• **Documento di partenza**:
·····

Procediamo per ordine.

La delusione e il rammarico per i risultati minimali della COP 27 (per esteso la “Conferenza delle Parti fra i Paesi che hanno ratificato la Convenzione Quadro delle Nazioni Unite sui Cambiamenti Climatici”, in gergo la Conferenza Mondiale sul Clima) deriva dall’ennesimo tergiversare della politica internazionale. Nonostante siano ormai in via di estinzione i cosiddetti “negazionisti” (cioè quegli scienziati che, da buoni prezzolati dalle multinazionali energetiche, ancora propinano la ciclicità naturale dei cambiamenti negando la natura antropica degli stessi) le lobby petrolifere condizionano la politica al punto di impedire l’assunzione di impegni drastici, urgenti e concreti per bloccare il corso di una tragedia annunciata. I pannicelli caldi approvati alla COP 27, tenutasi a Sharm el-Sheikh lo scorso dicembre, non bastano ad invertire la rotta e a prevedere strumenti e risorse commisurate all’inesorabile progredire del degrado climatico-ambientale. Unica luce accesa rimane la promessa, e per ora solo l’ennesima promessa, dello stanziamento del cosiddetto fondo “loss and damage per risarcire i Paesi impoveriti del Sud del mondo e sostenerli negli sforzi verso la transizione energetica.

Continuando così, come ammesso dallo stesso Segretario Generale delle Nazioni Unite Antonio Guterres, la posta in gioco è “o la borsa o la vita”: nostra e, soprattutto, delle generazioni a venire.

·····

• **Dati grezzi**:
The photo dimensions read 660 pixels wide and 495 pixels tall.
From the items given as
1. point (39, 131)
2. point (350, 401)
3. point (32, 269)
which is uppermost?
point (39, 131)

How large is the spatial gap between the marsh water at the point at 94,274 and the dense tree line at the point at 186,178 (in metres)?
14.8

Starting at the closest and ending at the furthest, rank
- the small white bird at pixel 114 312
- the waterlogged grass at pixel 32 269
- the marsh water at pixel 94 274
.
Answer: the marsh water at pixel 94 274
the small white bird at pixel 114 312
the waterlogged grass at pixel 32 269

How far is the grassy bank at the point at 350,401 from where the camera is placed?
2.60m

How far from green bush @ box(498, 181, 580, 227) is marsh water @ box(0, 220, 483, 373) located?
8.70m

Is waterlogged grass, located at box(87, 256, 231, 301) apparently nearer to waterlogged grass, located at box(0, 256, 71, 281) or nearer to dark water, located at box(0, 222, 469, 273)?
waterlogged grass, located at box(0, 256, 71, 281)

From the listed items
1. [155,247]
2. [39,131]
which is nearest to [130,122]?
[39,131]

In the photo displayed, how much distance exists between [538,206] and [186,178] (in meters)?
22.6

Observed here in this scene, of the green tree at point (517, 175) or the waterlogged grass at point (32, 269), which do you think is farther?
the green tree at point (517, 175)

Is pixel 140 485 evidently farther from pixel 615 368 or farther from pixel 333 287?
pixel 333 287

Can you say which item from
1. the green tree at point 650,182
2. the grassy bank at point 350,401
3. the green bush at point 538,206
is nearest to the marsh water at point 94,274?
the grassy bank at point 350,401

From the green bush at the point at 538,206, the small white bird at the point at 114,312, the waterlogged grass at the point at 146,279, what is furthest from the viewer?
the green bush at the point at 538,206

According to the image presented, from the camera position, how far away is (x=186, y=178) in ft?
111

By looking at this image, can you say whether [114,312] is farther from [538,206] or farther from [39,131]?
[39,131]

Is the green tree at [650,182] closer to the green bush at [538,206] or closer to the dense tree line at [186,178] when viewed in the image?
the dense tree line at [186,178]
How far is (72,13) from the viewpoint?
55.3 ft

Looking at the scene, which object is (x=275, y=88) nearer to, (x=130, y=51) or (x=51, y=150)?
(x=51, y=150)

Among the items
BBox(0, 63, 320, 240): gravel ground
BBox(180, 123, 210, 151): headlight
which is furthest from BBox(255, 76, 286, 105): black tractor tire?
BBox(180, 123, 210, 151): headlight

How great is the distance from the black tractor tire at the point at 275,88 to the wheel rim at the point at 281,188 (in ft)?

·····

• **Compiti da svolgere**:
1: Indica se ciascuna affermazione concorda con il testo sulla COP 27, rispondendo sì o no e citando alla lettera le parole decisive: (a) la COP 27 si è svolta a Sharm el-Sheikh; (b) il fondo "loss and damage" è già stato stanziato; (c) i negazionisti sono sempre più numerosi.
2: Prosegui il testo sulla COP 27 a partire dalla sua ultima frase.

• **In risposta**:
1:
(a) Sì: «tenutasi a Sharm el-Sheikh».
(b) No: «la promessa, e per ora solo l’ennesima promessa, dello stanziamento».
(c) No: «siano ormai in via di estinzione i cosiddetti “negazionisti”».

2:
Ad aggravare le preoccupazioni per la malefica commistione tra affari e politica, ora ci si mette la nomina al ruolo di Presidente della prossima COP 28, che si svolgerà a Dubai e per la seconda volta di seguito in Paese tra i più grandi esportatori di petrolio, il CEO della Abu Dabi National Oil Company: la più grande compagnia petrolifera degli Emirati Arabi Uniti. Il Sultano al-Jaber, questo il nome del futuro Presidente, è anche Ministro dell’Industria e della Tecnologia, funzione che ha portato gli EAU a sostenere come egli sia nella miglior posizione per “plasmare l’agenda della Conferenza e i negoziati intergovernativi per creare consenso”. Ad onore del vero, va detto che la scelta del Presidente delle COP è esclusiva competenza del Paese ospite. Tuttavia, scegliere per due volta consecutive un Paese esportatore di petrolio e il tacito consenso della Comunità Internazionale restia ad esercitare le pressioni in altri casi pesantemente esercitate sul Governo ospitante, la dicono lunga, ahinoi, su come potrà andare anche questa volta.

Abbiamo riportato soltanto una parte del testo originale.